It is very doubtful if real family government, parental administration or domestic order is possible in any large boarding-school or College, and, if not, it is certain that any system of management which assumes to be of that character must be felt to be false, and held in contempt, concealed or avowed, by those who are expected to be subordinate to it. It must consequently breed bad manners and immorality. The students of the Agricultural College will be generally of that intermediate age between childhood and manhood when, in a healthy natural development of the character, there is the strongest impulse to independent self-control and self-guidance, and consequently the strongest inclination to question the right and propriety of all merely personal authority. For the same reason however that pupils at this age are strongly indisposed to yield a filial subordination to instructors who have no claim upon their filial gratitude and affection, they are most disposed to respect any degree of authority which is systematically measured by the responsibility of those exercising it, because such authority implies entire respect for the personal responsibilities of those subject to it. Now this is the ruling principle of military authority. In the largest and most powerful military system of modern times: if an officer neglects to return the salute of a private, the private can compel him to be brought before a court martial, and to suffer punishment for his want of respect to the rights of a subordinate. We have lately seen the efficiency of this system of discipline. In a three months’ campaign, it has conquered an empire, and to-day it holds every power in Europe at defiance.

It is clearly the intention of the act of congress to secure as an incidental advantage of the national system of Industrial Colleges, the preparation [174page icon] of a certain number of young men in each state for acting as officers and instructors of volunteer forces, and thus to save the nation from ever again being so completely unprepared for the duty of self-defence as it was found to be at the outbreak of the rebellion.

A careful study of the subject, which I made as an official duty during the war, led me to the conclusion that the element of their theoretical responsibility in which regimental and company officers at its commencement most failed; in which they most needed instruction; in which they acquired instruction by experience with the most difficulty; and in which their ignorance caused the most misery, the greatest waste of the national resources and the most melancholy loss of life, was just this of boarding and lodging. I remember once being informed that a Maine regiment had been without food for twenty-four hours, simply because the officers were ignorant of the routine to be pursued in procuring it. I reported the fact at the head quarters of the department, where it was received with apparent satisfaction, and I was told that nothing but starvation would teach the volunteer officers their duty in this respect. That many men died in this and every other volunteer regiment on account of the imperfect provision for maintaining them in health and vigor which was at that time universal, there can be no doubt.

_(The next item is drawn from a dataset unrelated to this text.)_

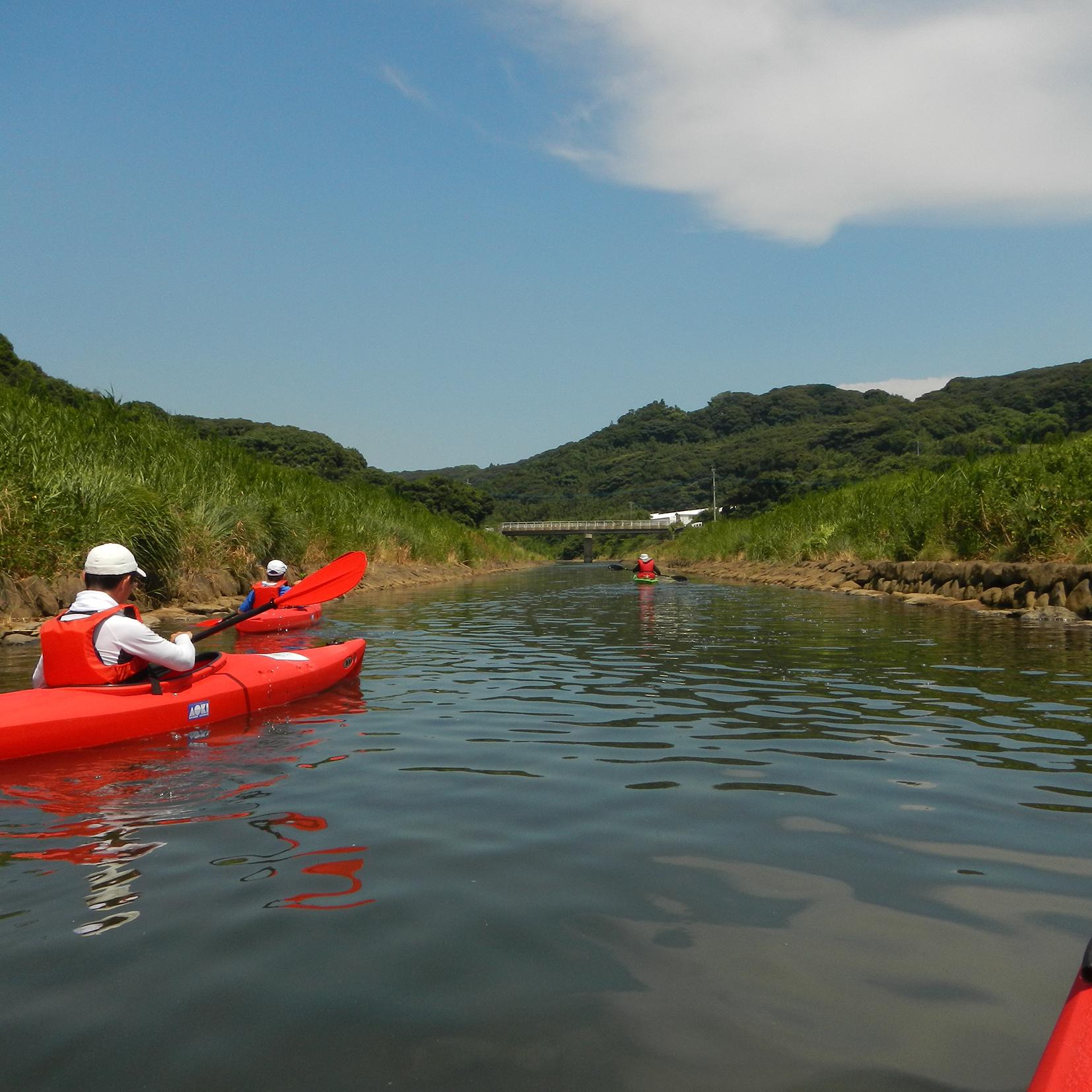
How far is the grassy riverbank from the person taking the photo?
12281 mm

I would respectfully suggest, therefore, that the arrangements for providing food for your students should be as nearly as practicable similar in character to those of the army. There should be a superintending commissary of the institution, who would of course not be a student; but the students should each in turn be required to perform the duties of an acting assistant commissary for their respective companies. The forms required by the army regulations for obtaining supplies for troops in barracks should be used, and no student should be graduated with honor who could not construct and use a camp oven and a camp kitchen, or who was not prepared to undertake himself and to instruct others in all the duties of a regimental commissary officer.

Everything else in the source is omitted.